(Text shown)

This time around, despite the claims of the Trump administration that the sanctions will not harm humanitarian aid, the UN’s International Court of Justice has ruled the sanctions both “illegal” and “cruel.” The most damaging effect of sanctions falls on Iran’s health care system. Reduced oil revenues and a declining economy force cuts in funding for national health programs. Those cuts, along with shipping and trade restrictions, lead to critical shortages (and very high prices) of medicines, medical supplies, and medical devices.
According to Jamal Abdi, the president of the National Iranian American Council, “The grievous harm sanctions cause the Iranian people cannot be overstated. As the economy and unemployment levels make daily life unbearable for millions of Iranians, families are choked off from life-saving medicines and starved of critical infrastructure.” Many would agree with Abdi’s conclusion that sanctions on Iran amount to “collective punishment” while the government remains immune to their impact.

(End Text shown)
(Given information)

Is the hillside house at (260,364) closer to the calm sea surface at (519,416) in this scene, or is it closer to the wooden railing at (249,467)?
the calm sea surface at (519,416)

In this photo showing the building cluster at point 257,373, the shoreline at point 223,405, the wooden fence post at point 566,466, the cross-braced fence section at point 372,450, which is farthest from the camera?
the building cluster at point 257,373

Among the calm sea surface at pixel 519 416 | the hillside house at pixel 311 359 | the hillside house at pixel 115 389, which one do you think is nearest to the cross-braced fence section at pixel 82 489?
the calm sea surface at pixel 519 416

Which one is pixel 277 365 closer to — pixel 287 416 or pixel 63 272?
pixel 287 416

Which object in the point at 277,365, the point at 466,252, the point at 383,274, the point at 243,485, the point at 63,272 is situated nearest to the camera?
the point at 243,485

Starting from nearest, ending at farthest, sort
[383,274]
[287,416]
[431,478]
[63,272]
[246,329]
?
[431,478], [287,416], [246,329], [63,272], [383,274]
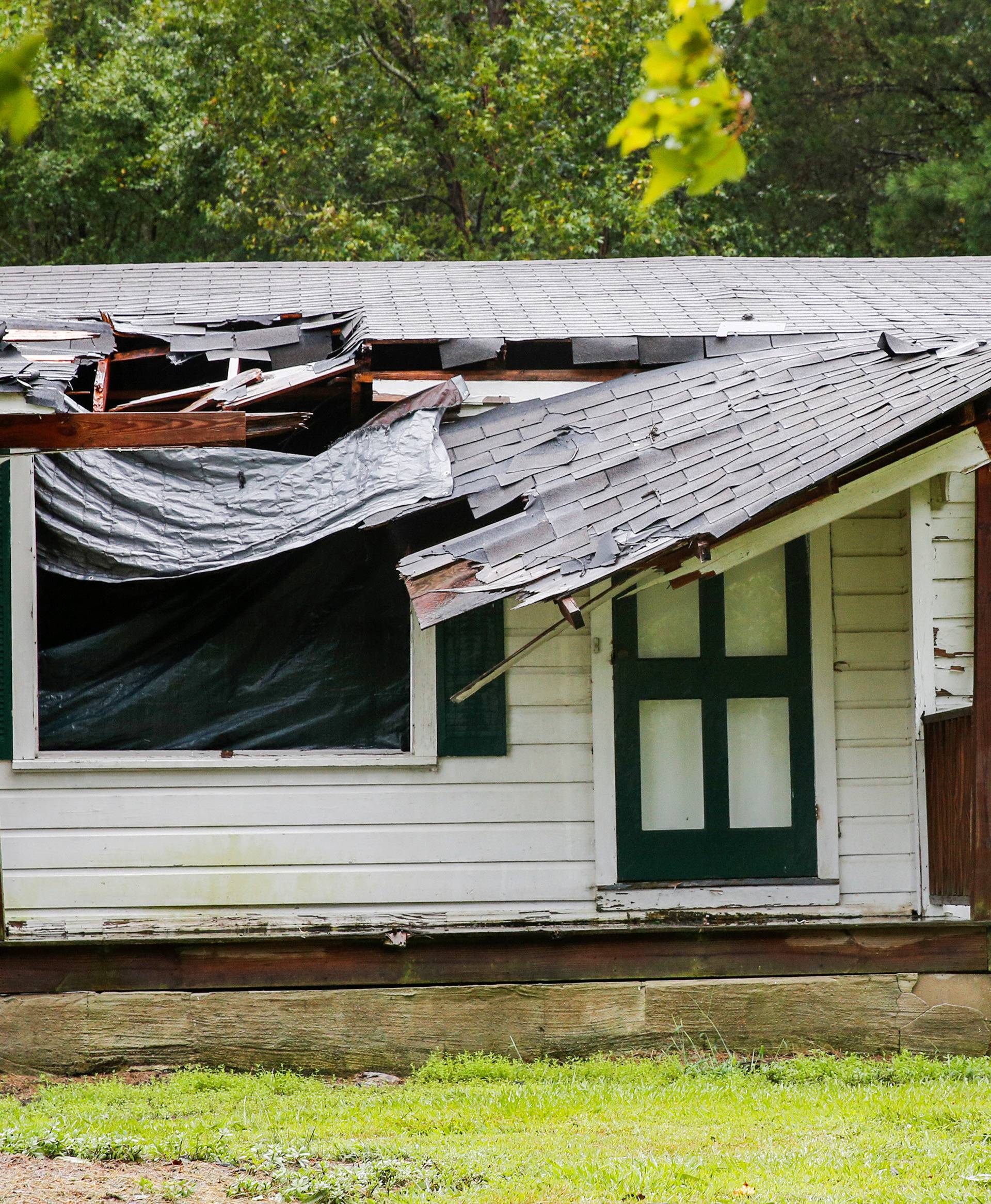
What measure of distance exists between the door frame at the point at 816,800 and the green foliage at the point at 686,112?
4442 millimetres

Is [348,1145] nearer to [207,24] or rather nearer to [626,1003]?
[626,1003]

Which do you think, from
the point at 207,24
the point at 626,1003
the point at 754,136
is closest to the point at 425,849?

(End Given information)

## Work instruction
In the text on sanctions against Iran, where does the most damaging effect of the sanctions fall?

## Solved exercise
On Iran's health care system.